WASHINGTON — Top finance officials of the world's 20 largest economies sought Saturday to allay fear of a currency war, pledging not to target exchange rates to gain a competitive advantage in trade.


But the joint statement, issued at the end of a meeting in Moscow of the so-called Group of 20, or G-20, did not single out any country, essentially giving a pass to Japan to keep pursuing its economic policies despite a significant slide in the value of the yen since November.


Japan's new government under Prime Minister Shinzo Abe, who will meet with President Obama this week in Washington, had been talking down the yen and has pressed its central bank for more expansive monetary stimulus to break out of its deflationary trap and boost the nation's stagnant economy. A cheaper currency helps a country's exporters sell their goods to foreign markets.





Some analysts said they now expect the yen to dip further, a prospect that could stoke contention over exchange rates and present complications for the United States in its long-running efforts to influence China to make more rapid adjustments in its currency.


"The U.S. could tolerate the yen depreciation, but clearly this is a potential problem in so far as China could interpret it as a possible green light to make its currency weaker," said Domenico Lombardi, a senior scholar at the Brookings Institution in Washington.


American officials were careful not to fault Japan, an important ally in Asia. What's more, the Federal Reserve also has taken extraordinary measures to stimulate its domestic economy, for which the U.S. has come under similar accusations from some G-20 nations that it was aiming to cheapen the dollar to boost exports.


Federal Reserve Chairman Ben S. Bernanke, in remarks Friday at a G-20 session with finance ministers and central bankers, said the United States was simply "using domestic policy tools to advance domestic objectives."


The Fed has been aggressively buying Treasury bonds with the aim of pushing down long-term interest rates to stimulate investment and reduce the unemployment rate, but that has contributed to a weakening of the dollar.


Many economists believe that currency manipulation occurs when a government intervenes, for example, by buying up dollars, specifically to devalue its currency. This, they say, is different from what may be an unintended byproduct of large-scale monetary stimulus to support one's domestic economy.


Intended or not, other analysts said the distinction was not so clear when the result was the same.


Aiming to make that more clear, the G-20 statement said monetary policies should be directed at price stability and domestic growth. "We will refrain from competitive devaluation," it said.


The statement said the G-20 would "monitor and minimize the negative spillovers on other countries of policies implemented for domestic purposes," but it did not set any benchmarks or enforcement mechanism.

- Assigned task -
Quote the passage from the G-20 currency article word for word, starting at the words "Aiming to make" and stopping after "or enforcement mechanism.".

- Data extract -

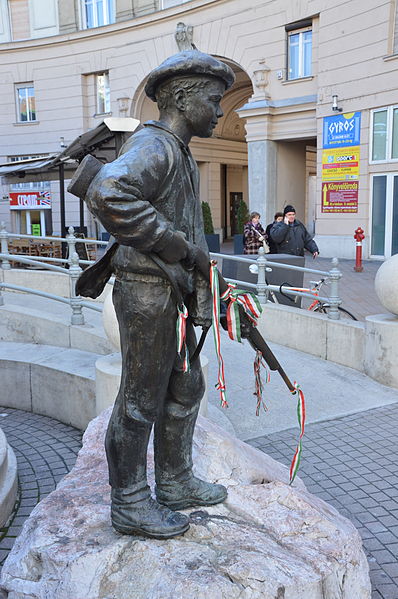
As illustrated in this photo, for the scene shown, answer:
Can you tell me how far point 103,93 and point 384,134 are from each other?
13.2 meters

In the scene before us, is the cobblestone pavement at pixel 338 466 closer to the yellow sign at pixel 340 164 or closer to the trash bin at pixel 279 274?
the trash bin at pixel 279 274

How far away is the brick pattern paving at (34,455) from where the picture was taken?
13.0ft

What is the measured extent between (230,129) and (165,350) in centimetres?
2582

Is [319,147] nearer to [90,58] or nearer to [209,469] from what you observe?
[90,58]

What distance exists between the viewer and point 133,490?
2.52 metres

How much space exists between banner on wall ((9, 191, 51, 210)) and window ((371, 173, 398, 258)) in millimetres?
14681

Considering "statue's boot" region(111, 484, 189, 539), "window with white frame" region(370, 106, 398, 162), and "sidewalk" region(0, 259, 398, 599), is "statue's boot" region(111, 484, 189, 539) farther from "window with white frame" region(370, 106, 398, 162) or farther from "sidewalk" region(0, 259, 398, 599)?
"window with white frame" region(370, 106, 398, 162)

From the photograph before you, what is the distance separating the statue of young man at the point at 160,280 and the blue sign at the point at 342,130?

- Finished task -
Aiming to make that more clear, the G-20 statement said monetary policies should be directed at price stability and domestic growth. "We will refrain from competitive devaluation," it said.


The statement said the G-20 would "monitor and minimize the negative spillovers on other countries of policies implemented for domestic purposes," but it did not set any benchmarks or enforcement mechanism.